There is a lot of architecture that is zombie architecture. That is, architecture that looks like it is architecture - by virtue of the skillful application of ‘ticks’ that signal ‘architecture’ - but is devoid of an animating moral consciousness that wants the world to be one way, or another. It is not ‘bad’, but it’s also not ‘good’. The zombie is reactive, and compliant to the demands of its environment. So, if the client wants ‘good’ architecture, the zombie firm hires experts in that area, as need be to satisfy this demand. If the client is not interested in ‘good’ architecture, then the zombie is not. Zombie architecture is neither a force of evil, nor a force for good. It is a neutral mirror of the vanities and economics of society.
It is immensely frustrating to me that this ‘compliant’ zombie architecture is so successful, but why wouldn’t it be?
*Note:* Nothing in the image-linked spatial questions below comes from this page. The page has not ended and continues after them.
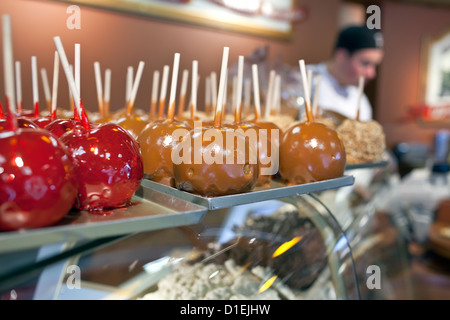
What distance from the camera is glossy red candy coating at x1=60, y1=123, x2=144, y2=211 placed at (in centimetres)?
70

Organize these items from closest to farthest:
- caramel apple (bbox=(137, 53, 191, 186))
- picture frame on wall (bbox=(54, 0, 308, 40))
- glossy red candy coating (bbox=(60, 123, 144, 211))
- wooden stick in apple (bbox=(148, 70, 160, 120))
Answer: glossy red candy coating (bbox=(60, 123, 144, 211)), caramel apple (bbox=(137, 53, 191, 186)), wooden stick in apple (bbox=(148, 70, 160, 120)), picture frame on wall (bbox=(54, 0, 308, 40))

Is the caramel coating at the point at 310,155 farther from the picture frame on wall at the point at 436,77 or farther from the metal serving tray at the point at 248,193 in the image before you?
the picture frame on wall at the point at 436,77

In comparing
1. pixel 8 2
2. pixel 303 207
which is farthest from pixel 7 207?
pixel 303 207

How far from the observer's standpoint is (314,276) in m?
1.26

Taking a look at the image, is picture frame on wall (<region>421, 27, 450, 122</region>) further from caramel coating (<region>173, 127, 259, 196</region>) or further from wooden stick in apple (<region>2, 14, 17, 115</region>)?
wooden stick in apple (<region>2, 14, 17, 115</region>)

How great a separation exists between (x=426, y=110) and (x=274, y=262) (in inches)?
236

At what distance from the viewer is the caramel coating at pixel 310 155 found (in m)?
1.02

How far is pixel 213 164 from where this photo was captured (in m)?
0.81

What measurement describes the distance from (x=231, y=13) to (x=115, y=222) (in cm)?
311

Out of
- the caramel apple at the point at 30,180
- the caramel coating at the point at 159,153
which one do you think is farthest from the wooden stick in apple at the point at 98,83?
the caramel apple at the point at 30,180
It is identically mapped against the interests of those who hire architects - and compliant with law - so isn’t this what’s supposed to happen - and the way of the commercial world? What are you complaining about Martin?
In contemporary practice, ‘resistance’ to the wants of clients is a self-defeating activity. The Rem Koolhaus trick is to do exactly
what the client says it wants, interpreted in the most extreme and provocative manner possible, thus creating ‘architecture’.
At some point, I believe that pragmatic acquiescence becomes immoral, but for the zombie firm, morality and architecture are two different things. Morality being the domain of priests and philosophers - not a dimension of architecture.